How the economic and real estate cycles interact

Exclusive: Jody Tallal explains relational peaks and valleys of markets

In my last column, we starting a discussion about economic cycles and the importance of being able to both understand and predict them. That column concluded by pointing out the fact that in reality there is not one but two cycles running concurrently, but out of sync. These two cycles feed on each other. The first cycle is the economic cycle; the second is the real estate cycle.

A good model of cycles looks like a mountain-like graph, which shows the roller coaster effects of the cycle. Below is an example of two complete cycles of both the economic and real estate cycle and how they interact with one another. In the chart below, the economic cycle is depicted by the black line and the real estate cycle by the blue line. As noted above, these two cycles run together but slightly out of sync.

First, let us examine the causes and effects of the true economic cycle through an elementary discussion of basic economics.

::::

◆ THE TASKS ◆
1. In the article on economic and real estate cycles, which line in the chart depicts the real estate cycle?
2. List every way the article on economic and real estate cycles says the two cycles relate to each other.

◆ DATA PROVIDED ◆
::::

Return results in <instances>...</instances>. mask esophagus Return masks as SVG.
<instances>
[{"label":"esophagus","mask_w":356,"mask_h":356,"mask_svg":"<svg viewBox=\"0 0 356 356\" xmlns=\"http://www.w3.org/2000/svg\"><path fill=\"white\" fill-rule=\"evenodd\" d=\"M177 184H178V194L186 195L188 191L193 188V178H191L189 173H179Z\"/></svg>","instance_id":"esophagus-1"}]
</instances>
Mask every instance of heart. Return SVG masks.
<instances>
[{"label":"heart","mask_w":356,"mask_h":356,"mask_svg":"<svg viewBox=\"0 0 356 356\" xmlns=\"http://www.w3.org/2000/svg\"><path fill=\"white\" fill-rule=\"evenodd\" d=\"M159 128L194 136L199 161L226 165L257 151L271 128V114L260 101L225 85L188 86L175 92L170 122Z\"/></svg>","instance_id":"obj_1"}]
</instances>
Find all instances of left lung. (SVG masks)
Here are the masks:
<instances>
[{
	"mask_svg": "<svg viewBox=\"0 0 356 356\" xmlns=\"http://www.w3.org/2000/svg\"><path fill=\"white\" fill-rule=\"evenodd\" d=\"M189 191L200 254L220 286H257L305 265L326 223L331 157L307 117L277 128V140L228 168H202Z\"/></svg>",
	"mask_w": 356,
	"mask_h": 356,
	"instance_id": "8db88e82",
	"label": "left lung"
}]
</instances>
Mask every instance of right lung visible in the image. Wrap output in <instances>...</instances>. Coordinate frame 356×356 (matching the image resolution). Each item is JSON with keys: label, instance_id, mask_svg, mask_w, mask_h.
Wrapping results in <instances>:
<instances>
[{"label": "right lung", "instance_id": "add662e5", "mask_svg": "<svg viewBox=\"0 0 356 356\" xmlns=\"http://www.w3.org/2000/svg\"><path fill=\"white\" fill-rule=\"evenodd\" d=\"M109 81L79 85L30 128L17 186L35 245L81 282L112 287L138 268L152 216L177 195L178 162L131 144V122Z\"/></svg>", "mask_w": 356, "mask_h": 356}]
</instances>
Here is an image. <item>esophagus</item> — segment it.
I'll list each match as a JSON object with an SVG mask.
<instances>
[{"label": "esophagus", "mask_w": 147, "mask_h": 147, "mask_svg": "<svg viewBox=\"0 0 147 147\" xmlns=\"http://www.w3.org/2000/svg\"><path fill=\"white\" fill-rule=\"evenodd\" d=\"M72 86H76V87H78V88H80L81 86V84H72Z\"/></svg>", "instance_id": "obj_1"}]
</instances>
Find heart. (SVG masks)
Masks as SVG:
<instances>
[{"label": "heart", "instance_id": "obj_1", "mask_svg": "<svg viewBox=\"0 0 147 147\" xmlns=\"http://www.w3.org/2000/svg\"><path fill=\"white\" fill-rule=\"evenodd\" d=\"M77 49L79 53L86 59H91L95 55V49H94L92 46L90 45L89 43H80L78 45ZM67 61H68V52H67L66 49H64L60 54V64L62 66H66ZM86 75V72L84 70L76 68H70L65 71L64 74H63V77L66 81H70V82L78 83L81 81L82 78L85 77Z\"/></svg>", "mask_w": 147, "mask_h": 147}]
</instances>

::::

◆ RESPONSES TO THE TASKS ◆
1. The blue line.

2.
- They run concurrently.
- They are out of sync (slightly out of sync).
- They feed on each other.
- They interact with one another.